ASSIGNED TASK: Return the span of the decoupage text starting at "For my decoupage" and ending at "some added strength.", copied word for word.

SUPPLIED PASSAGE:
I may earn money or products from the companies mentioned in this post. Please click my Disclosure Policy to learn more
Decoupage on wood furniture is a fun and creative way to add character that piece.
Not every side of the road furniture find is created equal. Some will be in better shape than others. Add others, well you can see why they have been put in the trash. I learned this fairly quickly. However, do not pass up on the ones that are a bit more damaged than others. There are ways to disguise the flaws and that is with decoupage.
Find out how to decoupage on wood furniture to create a customized one of a kind piece.
What is Decoupage?
Decoupage is the act of gluing paper or fabric to a surface. Sounds like something you would do with kids right? Well actually, decoupage is an art form. Yes, you can keep it simple by just using fabric or paper, but there are also ways to take it to the next level. You can do that by using different paint techniques, gold leaf, and embellishments.
What glue do you use to decoupage?
With decoupaging, you want to use a medium to adhere the paper or fabric to the surface you are working with.
There are few decoupage mediums on the market. You can find them at stores like Michaels, AC Moore and of course on Amazon.
One of the most popular decoupage glue choices is Modge Podge. It’s the most popular because it is basically a one-stop-shop; glue, sealer and finish all in one.
DecoArt decoupage glue is another popular choice to use when you are decoupaging. Like Modge Podge, DecoArt decoupage glue is and all in one glue. There a few slight differences between the two, however, they both are great glue options.
You can also make your own DIY decoupage medium. I have never personally tried this method before, but it seems fairly simple to do.
The medium I choose to use for this decoupage dresser project was Elmers Multipurpose Glue-All. Now I know this isn’t a decoupage glue per se, however, I had it on hand and I figured I’d give it a shot.
How do you seal decoupage?
When it comes to smaller items like a vase, you can use a few coats of your decoupage medium. But when it comes to decoupage on wood furniture, you may want something a little stronger and more durable.
For my decoupage furniture projects, I like to use either Polycrylic or Shellac.
The majority of the time I will use polycrylic. I like polycrylic as a decoupage sealer because it’s easy to work with. Also, it’s water-based so it won’t yellow or discolor your work. It also dries hard which, of course, is what you want to protect your work.
Shellac works well too. I find it to be extremely durable. I tend to use shellac on the tops of the decoupage furniture I’m working with for some added strength.
What are some different types of decoupage paper?
In terms of paper made specifically for decoupaging, you can find it some on Amazon and Etsy. This decoupage paper is made for the purpose of decoupaging. Honestly, you can use just about any type of paper to decoupage with.
You can use tissue paper, wallpaper, napkins, photos, you name it you can decoupage it.
For this particular project, I choose to use book pages as my decoupage paper. They are thin which makes them so easy to work with. I sometimes find that thicker paper tends to be a bit trickier to use.

DATASET ENTRIES:
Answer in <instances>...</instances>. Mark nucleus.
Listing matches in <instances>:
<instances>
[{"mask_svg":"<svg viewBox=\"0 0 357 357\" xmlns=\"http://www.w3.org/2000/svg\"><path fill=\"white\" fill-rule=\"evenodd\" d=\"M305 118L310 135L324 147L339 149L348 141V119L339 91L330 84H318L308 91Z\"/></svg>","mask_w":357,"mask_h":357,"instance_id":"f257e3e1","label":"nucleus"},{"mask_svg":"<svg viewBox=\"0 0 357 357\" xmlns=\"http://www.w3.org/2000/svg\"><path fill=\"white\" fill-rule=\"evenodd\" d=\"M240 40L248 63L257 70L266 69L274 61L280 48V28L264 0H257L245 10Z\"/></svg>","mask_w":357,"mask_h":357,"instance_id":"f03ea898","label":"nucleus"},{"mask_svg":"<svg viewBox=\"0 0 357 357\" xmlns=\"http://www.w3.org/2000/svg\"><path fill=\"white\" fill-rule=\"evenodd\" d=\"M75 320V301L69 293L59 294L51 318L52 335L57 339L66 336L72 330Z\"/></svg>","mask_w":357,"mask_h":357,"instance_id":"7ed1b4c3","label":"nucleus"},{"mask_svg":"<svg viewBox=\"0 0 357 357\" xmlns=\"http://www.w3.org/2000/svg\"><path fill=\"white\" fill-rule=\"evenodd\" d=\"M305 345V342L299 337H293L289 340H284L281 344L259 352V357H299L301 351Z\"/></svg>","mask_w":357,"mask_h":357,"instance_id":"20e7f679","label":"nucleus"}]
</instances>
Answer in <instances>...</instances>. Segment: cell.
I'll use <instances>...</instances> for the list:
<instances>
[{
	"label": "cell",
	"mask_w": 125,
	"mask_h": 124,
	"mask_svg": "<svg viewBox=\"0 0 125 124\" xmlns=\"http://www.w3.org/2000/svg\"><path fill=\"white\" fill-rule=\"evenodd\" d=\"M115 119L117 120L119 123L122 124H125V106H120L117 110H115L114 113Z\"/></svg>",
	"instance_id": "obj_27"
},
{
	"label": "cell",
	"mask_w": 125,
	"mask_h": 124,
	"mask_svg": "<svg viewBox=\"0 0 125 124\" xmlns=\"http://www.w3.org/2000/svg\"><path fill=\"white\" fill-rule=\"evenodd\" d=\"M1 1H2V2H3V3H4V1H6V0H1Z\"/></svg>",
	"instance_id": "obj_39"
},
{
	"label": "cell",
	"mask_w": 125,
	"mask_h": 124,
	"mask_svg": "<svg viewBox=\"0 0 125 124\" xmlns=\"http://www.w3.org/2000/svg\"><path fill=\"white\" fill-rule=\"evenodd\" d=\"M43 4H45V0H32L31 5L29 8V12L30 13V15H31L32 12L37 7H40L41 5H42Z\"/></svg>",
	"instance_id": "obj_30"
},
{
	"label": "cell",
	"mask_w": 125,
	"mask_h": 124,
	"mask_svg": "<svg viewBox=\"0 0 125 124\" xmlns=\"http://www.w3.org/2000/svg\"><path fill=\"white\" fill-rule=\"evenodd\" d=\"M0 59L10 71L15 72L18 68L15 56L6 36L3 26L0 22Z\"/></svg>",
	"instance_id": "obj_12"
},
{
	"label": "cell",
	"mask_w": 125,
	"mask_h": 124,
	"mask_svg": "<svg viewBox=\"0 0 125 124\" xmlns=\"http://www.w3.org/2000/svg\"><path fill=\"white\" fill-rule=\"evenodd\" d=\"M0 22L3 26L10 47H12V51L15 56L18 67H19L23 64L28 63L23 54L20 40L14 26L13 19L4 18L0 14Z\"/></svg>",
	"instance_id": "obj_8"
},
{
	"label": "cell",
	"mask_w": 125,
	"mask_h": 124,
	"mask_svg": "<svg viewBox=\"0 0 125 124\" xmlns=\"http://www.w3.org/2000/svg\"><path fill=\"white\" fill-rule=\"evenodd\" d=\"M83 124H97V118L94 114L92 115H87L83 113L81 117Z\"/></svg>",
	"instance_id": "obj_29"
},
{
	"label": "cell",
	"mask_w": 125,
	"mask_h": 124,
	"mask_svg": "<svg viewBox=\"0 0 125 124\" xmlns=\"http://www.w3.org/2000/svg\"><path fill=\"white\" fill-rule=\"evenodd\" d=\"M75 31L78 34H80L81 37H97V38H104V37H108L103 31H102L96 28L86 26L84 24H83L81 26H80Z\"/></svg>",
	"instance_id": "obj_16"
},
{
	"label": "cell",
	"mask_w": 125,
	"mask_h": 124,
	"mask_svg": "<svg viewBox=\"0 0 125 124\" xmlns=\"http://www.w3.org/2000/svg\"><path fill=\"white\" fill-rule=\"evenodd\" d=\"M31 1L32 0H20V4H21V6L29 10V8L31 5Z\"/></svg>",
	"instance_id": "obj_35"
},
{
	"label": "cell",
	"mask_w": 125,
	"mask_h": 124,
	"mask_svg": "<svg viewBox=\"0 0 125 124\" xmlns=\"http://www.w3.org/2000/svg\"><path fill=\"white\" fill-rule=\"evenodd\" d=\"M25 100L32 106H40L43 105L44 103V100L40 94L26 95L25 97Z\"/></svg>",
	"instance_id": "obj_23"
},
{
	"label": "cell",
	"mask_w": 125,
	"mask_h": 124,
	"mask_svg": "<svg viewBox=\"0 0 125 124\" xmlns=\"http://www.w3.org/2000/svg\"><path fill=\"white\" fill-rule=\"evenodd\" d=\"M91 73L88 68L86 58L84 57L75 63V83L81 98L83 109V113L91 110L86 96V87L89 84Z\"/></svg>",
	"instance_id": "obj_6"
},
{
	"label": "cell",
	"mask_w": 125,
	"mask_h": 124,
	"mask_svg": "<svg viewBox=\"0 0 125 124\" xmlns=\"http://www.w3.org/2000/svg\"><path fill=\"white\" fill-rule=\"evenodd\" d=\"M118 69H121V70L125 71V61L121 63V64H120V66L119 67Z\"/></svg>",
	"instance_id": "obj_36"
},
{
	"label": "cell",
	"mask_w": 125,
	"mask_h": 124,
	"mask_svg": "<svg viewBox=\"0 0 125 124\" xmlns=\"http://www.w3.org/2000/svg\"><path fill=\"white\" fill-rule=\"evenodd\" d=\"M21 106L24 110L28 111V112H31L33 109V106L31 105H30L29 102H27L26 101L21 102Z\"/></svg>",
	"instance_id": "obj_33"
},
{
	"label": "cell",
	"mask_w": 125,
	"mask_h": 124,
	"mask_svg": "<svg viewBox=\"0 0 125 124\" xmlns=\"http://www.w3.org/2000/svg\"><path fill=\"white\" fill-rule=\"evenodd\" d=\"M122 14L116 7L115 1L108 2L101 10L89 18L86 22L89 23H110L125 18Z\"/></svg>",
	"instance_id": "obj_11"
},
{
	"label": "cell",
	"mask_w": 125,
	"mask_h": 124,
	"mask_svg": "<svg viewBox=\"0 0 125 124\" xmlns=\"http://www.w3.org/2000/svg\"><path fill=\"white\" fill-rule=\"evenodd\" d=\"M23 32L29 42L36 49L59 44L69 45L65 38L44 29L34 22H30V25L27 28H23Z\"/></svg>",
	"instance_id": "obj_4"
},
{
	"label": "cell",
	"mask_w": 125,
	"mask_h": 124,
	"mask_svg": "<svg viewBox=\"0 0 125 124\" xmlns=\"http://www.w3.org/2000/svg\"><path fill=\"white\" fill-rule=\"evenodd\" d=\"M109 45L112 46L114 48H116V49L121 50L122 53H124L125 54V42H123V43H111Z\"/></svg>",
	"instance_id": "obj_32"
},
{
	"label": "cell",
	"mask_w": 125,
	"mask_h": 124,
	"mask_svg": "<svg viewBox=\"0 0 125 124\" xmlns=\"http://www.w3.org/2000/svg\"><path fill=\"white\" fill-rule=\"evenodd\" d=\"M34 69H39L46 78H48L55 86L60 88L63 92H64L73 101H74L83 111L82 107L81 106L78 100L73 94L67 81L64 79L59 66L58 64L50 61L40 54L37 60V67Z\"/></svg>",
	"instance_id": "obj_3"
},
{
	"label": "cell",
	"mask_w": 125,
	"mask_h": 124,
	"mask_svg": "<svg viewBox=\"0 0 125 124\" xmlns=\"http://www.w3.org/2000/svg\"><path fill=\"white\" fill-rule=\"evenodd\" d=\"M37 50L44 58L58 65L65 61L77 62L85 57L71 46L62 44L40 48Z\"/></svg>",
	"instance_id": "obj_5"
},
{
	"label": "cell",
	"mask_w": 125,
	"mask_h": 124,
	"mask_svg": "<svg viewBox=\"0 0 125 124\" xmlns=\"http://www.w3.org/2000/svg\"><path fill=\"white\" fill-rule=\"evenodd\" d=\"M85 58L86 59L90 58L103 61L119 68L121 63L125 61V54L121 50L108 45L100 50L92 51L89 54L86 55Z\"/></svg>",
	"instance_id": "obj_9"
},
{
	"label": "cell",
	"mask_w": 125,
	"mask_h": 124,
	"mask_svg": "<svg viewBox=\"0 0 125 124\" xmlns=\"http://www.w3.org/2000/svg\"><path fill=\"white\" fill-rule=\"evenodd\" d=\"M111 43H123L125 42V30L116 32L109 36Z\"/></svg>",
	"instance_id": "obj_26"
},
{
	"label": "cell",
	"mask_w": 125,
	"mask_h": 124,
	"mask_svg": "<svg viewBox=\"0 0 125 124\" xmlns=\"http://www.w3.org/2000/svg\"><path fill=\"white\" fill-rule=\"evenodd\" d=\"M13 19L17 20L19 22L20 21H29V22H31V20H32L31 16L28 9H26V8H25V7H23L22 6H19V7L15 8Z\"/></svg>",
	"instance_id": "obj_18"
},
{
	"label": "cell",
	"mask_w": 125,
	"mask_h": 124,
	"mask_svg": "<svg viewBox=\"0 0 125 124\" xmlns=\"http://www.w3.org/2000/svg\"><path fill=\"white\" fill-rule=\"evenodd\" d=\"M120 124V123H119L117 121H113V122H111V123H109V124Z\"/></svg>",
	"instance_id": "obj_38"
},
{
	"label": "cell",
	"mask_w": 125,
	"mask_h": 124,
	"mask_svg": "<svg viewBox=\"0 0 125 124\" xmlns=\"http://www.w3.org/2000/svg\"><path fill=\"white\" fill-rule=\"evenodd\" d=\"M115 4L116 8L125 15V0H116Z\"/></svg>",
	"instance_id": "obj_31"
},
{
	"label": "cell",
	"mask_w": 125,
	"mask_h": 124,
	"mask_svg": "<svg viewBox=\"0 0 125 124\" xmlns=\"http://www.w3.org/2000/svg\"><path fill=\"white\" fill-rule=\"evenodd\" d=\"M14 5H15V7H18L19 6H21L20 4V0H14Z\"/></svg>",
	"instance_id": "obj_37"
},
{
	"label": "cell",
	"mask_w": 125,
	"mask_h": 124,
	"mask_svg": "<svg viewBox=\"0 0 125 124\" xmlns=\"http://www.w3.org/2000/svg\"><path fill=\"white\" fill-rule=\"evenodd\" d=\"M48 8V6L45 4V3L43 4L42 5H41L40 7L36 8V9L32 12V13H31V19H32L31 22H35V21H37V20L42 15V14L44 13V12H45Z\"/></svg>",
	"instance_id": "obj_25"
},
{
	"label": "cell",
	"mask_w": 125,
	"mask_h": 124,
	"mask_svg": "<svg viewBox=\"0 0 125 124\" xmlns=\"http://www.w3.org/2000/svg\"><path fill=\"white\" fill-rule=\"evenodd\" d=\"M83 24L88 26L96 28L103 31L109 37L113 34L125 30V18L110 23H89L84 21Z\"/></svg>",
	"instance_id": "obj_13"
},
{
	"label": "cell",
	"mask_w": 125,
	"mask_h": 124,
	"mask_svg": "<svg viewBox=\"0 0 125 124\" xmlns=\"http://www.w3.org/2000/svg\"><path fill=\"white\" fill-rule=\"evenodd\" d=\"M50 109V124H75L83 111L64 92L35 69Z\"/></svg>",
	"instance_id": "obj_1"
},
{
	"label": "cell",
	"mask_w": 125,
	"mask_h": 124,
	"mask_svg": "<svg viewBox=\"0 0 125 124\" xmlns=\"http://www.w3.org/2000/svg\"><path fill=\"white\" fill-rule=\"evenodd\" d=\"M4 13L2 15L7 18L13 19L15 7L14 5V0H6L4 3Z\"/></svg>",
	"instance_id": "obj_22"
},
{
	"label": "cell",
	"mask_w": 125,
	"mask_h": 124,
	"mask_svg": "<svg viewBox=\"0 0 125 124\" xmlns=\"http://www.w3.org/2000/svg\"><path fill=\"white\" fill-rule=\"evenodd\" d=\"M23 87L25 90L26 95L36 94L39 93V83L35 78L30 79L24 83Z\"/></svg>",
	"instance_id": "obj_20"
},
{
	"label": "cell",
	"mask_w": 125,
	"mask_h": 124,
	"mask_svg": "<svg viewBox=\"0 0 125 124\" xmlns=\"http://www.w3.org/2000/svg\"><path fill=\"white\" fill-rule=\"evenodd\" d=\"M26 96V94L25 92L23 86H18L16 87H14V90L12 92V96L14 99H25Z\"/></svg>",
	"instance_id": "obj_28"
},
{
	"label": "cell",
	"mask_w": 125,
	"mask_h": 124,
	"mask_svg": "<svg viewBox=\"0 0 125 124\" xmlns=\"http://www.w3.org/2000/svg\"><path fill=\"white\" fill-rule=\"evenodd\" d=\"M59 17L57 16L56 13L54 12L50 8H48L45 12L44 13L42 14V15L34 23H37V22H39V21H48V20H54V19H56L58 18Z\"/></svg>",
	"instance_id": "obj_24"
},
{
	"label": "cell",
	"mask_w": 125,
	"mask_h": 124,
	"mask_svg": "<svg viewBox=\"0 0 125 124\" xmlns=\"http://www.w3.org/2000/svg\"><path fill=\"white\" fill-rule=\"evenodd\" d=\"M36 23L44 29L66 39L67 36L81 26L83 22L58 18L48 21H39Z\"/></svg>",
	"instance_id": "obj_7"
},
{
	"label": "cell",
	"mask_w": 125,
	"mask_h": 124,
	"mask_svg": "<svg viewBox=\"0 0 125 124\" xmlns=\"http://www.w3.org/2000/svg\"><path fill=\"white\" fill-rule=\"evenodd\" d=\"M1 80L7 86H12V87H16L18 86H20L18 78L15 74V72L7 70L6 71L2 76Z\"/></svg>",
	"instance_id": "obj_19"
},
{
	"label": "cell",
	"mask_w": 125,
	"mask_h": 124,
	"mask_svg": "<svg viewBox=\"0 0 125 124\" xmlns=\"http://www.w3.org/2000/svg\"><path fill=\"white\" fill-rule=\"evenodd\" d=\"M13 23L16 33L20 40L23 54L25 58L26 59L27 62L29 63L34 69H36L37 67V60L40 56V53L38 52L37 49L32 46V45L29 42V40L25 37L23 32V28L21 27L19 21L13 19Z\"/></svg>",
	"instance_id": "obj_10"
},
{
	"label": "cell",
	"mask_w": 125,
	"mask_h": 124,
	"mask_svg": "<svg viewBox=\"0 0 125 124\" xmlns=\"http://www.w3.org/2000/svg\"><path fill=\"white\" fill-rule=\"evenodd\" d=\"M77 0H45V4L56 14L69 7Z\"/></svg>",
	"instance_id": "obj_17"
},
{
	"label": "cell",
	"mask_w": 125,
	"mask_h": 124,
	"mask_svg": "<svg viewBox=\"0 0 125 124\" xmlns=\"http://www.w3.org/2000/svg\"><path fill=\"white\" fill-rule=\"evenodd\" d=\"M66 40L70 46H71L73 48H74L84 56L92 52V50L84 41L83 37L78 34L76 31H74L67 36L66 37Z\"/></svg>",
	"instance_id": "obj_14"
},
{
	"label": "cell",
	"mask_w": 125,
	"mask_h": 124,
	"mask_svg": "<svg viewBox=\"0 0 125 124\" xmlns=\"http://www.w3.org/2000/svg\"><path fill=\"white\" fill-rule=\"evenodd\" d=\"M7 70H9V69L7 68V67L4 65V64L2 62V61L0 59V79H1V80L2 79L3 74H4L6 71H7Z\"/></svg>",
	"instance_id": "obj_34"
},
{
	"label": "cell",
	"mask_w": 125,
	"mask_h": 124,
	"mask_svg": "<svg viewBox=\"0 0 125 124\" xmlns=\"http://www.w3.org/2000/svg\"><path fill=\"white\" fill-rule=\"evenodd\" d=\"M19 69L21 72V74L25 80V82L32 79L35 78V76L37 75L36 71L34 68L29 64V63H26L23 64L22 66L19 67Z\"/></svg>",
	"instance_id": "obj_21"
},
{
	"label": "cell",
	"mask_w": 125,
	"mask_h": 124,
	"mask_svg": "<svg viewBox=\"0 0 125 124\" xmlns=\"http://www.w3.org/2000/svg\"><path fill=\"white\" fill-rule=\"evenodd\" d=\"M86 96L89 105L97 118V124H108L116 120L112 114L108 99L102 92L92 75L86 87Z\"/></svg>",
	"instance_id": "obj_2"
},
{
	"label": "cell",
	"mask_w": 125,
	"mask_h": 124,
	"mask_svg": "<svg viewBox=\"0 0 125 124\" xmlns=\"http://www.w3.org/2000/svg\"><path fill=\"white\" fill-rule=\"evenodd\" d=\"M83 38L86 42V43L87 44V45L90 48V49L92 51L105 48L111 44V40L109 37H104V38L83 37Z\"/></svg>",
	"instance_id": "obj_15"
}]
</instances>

TASK OUTPUT:
For my decoupage furniture projects, I like to use either Polycrylic or Shellac.
The majority of the time I will use polycrylic. I like polycrylic as a decoupage sealer because it’s easy to work with. Also, it’s water-based so it won’t yellow or discolor your work. It also dries hard which, of course, is what you want to protect your work.
Shellac works well too. I find it to be extremely durable. I tend to use shellac on the tops of the decoupage furniture I’m working with for some added strength.